◆ Provided data:
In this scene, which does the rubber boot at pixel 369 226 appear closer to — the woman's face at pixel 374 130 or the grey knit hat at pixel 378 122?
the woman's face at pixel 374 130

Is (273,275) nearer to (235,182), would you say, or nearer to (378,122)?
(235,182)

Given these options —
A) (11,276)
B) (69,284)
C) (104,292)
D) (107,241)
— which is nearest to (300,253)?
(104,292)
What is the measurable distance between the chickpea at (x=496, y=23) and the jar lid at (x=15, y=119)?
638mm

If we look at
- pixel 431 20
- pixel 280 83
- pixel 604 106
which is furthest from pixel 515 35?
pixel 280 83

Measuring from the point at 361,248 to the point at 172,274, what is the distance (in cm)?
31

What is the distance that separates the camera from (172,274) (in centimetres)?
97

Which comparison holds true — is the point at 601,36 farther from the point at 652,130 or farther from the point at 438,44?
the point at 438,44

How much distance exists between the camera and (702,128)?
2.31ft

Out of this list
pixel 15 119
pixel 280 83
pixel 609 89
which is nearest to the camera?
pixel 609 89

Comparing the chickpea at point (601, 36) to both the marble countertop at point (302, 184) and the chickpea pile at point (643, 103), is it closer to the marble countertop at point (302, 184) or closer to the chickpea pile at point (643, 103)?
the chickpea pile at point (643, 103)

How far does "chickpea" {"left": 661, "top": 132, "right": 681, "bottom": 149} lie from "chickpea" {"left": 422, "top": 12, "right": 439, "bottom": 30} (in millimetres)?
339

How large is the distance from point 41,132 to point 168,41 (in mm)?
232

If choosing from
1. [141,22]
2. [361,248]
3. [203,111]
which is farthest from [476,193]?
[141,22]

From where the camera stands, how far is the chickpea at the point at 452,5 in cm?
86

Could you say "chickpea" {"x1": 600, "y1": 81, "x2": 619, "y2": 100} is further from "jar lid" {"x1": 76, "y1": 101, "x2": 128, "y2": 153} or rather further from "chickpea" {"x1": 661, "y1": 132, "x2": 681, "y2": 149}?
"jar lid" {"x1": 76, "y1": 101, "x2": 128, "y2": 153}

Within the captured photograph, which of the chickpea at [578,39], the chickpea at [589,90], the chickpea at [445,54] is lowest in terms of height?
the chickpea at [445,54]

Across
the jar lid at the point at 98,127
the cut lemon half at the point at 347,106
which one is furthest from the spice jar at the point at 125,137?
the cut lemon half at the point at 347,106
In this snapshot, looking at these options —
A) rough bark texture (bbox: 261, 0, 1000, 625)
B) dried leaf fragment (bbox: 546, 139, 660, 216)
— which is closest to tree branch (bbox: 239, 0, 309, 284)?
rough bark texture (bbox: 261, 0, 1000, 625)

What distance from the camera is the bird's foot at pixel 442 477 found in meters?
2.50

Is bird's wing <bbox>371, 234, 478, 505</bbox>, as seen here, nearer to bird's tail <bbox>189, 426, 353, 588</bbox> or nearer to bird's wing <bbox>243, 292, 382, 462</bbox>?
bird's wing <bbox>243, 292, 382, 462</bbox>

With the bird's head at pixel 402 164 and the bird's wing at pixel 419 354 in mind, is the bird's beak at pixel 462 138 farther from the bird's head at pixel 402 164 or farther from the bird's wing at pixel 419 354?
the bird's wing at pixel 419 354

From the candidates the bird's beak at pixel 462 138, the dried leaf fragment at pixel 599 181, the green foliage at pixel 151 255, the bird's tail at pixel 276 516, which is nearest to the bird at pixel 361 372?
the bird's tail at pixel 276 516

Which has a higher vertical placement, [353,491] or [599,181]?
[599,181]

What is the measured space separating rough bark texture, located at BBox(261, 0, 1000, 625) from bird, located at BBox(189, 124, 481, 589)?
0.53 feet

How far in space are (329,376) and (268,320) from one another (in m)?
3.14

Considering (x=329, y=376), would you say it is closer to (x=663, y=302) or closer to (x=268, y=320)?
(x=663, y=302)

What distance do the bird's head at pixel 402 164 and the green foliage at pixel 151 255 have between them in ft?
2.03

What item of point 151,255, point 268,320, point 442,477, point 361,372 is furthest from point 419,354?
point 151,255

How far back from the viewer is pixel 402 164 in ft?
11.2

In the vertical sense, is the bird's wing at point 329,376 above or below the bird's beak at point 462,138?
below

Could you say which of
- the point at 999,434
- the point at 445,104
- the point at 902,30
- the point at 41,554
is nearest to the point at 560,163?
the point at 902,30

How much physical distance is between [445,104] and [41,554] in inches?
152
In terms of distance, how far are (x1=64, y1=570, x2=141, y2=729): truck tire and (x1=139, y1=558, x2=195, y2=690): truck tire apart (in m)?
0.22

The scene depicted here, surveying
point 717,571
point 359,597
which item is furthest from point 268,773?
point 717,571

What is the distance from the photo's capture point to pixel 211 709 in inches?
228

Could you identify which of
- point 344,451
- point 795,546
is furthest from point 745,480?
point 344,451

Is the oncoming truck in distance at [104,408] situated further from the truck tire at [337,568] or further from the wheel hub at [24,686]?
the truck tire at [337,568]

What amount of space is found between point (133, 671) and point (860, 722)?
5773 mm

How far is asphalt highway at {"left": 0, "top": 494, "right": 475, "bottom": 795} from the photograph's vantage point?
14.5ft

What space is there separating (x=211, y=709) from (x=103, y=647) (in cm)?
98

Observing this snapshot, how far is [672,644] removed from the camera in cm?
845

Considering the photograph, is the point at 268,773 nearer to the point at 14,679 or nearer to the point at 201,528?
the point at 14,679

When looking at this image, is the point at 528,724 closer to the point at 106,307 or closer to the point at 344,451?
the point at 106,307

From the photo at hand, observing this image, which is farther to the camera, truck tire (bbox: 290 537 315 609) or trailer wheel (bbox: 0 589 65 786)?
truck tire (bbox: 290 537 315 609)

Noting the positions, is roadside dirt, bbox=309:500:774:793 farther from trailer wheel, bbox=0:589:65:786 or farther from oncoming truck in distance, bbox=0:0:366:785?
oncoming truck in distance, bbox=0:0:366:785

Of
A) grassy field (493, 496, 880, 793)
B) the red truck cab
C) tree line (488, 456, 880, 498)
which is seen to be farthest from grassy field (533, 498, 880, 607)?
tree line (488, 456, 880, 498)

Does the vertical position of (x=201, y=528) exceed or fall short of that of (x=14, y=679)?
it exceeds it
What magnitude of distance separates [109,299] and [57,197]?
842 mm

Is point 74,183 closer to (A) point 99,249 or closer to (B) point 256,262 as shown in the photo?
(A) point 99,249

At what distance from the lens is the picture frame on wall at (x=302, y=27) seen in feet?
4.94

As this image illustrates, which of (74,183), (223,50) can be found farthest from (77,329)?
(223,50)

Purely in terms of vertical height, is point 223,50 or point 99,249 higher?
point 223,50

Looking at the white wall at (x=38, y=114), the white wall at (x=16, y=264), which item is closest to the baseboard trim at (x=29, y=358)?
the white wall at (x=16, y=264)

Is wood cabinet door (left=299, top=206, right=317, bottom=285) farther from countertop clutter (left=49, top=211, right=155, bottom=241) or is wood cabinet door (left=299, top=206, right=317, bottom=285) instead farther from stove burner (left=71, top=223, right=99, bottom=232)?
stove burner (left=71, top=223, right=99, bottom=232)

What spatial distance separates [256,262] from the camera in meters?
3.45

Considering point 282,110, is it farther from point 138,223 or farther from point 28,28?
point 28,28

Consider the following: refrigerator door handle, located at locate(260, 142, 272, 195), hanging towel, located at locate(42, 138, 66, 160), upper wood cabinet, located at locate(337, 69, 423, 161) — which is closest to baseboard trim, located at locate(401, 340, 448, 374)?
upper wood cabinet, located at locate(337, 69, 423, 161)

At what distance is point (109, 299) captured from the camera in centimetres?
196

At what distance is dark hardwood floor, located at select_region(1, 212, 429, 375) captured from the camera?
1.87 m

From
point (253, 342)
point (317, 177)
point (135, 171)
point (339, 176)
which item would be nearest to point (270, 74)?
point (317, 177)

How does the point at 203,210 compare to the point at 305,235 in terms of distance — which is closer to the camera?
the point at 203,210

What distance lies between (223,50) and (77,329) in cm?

◆ Your objective: Take the line with "What spatial distance" and all lines after it through the end of the records, and write them out exactly; include nothing else.

◆ Response for this exercise:
What spatial distance separates [256,262] from the camera in meters?
3.45

Considering point 282,110, is it farther from point 138,223 or farther from point 28,28?
point 28,28

Consider the following: refrigerator door handle, located at locate(260, 142, 272, 195), hanging towel, located at locate(42, 138, 66, 160), upper wood cabinet, located at locate(337, 69, 423, 161) — which is closest to baseboard trim, located at locate(401, 340, 448, 374)?
upper wood cabinet, located at locate(337, 69, 423, 161)

At what distance is point (109, 299) captured from the camera in centimetres?
196

At what distance is dark hardwood floor, located at select_region(1, 212, 429, 375) captured from the camera?
1.87 m

From
point (253, 342)
point (317, 177)
point (135, 171)
point (339, 176)
which item would be nearest to point (270, 74)?
point (317, 177)

How does the point at 203,210 compare to the point at 305,235 in terms of distance — which is closer to the camera?
the point at 203,210

What distance lies between (223,50) and (77,329) in cm?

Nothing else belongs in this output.